Covid-19 : 90 % de la population mondiale présente une forme d’immunité

Au moins 90 % de la population mondiale présente une forme d’immunité contre le Covid-19, a déclaré vendredi le directeur général de l’Organisation mondiale de la Santé (OMS) Tedros Adhanom Ghebreyesus, tout en mettant en garde contre la baisse de vigilance.
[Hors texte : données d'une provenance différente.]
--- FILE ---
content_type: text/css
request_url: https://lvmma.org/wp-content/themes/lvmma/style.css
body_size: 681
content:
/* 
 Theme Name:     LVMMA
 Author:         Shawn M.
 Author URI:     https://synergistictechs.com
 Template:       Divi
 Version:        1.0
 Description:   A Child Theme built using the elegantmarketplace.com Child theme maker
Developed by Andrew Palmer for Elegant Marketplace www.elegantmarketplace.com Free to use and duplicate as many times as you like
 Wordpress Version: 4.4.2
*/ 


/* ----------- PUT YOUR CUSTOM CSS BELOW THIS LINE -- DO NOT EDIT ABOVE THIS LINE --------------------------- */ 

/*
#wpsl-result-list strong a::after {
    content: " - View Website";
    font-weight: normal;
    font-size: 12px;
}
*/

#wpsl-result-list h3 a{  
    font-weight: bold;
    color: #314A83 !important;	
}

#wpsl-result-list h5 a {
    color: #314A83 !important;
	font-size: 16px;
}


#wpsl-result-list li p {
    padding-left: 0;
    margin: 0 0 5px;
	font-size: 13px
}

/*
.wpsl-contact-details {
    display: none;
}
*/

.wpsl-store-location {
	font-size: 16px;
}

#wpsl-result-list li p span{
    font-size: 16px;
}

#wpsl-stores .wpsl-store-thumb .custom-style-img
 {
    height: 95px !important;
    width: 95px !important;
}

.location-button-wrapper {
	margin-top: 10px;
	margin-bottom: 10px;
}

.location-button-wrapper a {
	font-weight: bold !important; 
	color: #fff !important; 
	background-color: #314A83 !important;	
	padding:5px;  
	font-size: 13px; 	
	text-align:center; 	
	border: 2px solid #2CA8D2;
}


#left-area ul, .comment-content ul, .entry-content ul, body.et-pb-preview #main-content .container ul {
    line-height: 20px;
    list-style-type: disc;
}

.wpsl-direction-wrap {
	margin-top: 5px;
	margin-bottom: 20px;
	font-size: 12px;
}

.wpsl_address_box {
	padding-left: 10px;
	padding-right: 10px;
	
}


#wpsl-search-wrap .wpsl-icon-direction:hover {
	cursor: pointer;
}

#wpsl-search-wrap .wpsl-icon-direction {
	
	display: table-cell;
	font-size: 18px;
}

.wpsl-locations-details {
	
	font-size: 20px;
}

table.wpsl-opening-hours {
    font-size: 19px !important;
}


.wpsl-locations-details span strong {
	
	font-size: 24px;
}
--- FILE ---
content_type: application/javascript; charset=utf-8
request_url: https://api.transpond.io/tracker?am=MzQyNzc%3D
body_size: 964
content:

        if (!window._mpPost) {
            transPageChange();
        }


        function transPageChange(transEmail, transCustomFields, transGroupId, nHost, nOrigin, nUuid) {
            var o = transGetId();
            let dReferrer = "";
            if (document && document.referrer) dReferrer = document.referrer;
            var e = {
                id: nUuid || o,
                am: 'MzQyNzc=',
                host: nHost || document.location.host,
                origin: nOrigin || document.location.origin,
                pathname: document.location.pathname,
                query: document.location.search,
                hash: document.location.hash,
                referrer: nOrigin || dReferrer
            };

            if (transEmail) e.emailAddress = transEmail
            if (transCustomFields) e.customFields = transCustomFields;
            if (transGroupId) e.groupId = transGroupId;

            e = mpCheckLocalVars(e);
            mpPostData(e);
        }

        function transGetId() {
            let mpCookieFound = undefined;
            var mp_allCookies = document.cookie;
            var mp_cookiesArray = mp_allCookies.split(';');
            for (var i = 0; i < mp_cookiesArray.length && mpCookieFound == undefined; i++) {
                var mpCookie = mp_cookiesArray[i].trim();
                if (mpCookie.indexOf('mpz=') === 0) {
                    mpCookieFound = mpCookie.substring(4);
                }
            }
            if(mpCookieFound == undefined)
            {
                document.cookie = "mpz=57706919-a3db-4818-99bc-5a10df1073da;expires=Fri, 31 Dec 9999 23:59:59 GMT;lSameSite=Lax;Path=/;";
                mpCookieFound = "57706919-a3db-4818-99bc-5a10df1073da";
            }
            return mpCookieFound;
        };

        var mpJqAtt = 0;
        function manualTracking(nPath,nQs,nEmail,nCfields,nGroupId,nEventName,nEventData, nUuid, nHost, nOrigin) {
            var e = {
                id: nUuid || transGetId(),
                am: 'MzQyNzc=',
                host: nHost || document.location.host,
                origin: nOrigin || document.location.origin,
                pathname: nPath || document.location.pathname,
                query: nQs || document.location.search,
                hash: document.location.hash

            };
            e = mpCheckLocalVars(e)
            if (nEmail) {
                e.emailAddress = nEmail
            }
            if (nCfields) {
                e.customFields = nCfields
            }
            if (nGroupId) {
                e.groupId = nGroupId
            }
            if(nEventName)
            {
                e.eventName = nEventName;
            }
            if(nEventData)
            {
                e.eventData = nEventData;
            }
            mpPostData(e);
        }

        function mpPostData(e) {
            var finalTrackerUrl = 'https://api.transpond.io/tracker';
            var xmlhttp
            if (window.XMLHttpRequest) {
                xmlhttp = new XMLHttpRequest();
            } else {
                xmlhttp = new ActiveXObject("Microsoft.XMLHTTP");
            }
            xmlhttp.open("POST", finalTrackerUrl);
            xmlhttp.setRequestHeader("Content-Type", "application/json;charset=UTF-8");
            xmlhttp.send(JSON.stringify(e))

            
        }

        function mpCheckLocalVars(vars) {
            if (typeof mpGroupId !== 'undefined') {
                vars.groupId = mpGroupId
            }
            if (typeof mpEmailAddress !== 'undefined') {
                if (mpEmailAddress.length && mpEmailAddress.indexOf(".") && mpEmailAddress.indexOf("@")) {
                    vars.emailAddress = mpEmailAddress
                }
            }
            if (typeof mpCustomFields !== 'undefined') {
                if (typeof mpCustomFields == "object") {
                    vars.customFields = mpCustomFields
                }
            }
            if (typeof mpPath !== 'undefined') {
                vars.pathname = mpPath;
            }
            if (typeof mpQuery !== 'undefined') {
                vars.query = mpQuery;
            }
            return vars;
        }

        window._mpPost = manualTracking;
Celle-ci laisse la porte ouverte à l’émergence d’un nouveau variant susceptible de se répandre et de supplanter le variant Omicron, actuellement dominant, a souligné Tedros lors d’une conférence de presse.

« L’OMS estime qu’au moins 90 % de la population mondiale présente actuellement une certaine forme d’immunité face au virus SARS-CoV-2, grâce à une infection antérieure ou à la vaccination », a-t-il ajouté, faisant référence au virus responsable de la pandémie de Covid-19.

La pandémie pas terminée

Le chef de l’OMS a mis en garde contre la tentation d’affirmer prématurément que la phase émergente de la pandémie est terminée. « Nous n’en sommes pas encore là », a-t-il souligné.

« Des lacunes dans la surveillance, les tests, le séquençage et la vaccination continuent à créer les conditions idéales pour l’émergence d’un nouveau variant préoccupant qui pourrait causer une mortalité significative », a-t-il prévenu.

500 sous-variants d’Omicron

Le variant Omicron, qui avait été déclaré nouveau variant source de préoccupation par l’OMS il y a un an, s’est depuis répandu dans le monde, s’avérant bien plus contagieux que son prédécesseur Delta.

Selon Tedros, plus de 500 sous-variants d’Omicron circulent actuellement, tous très contagieux et présentant des mutations les rendant capables de vaincre plus facilement les barrières immunitaires, bien qu’ils causent des formes moins sévères de la maladie que les variants précédents.

Un total de 6,6 millions de décès ont été rapportés par les pays à l’OMS, tandis que près de 640 millions de cas confirmés ont été enregistrés. Mais le bilan réel est bien plus lourd, selon l’OMS. Au cours de la semaine dernière, plus de 8.500 décès dus au Covid-19 ont été enregistrés, « ce qui n’est pas acceptable après trois ans de pandémie, alors que nous disposons de si nombreux outils pour prévenir les infections et sauver des vies », a souligné Tedros.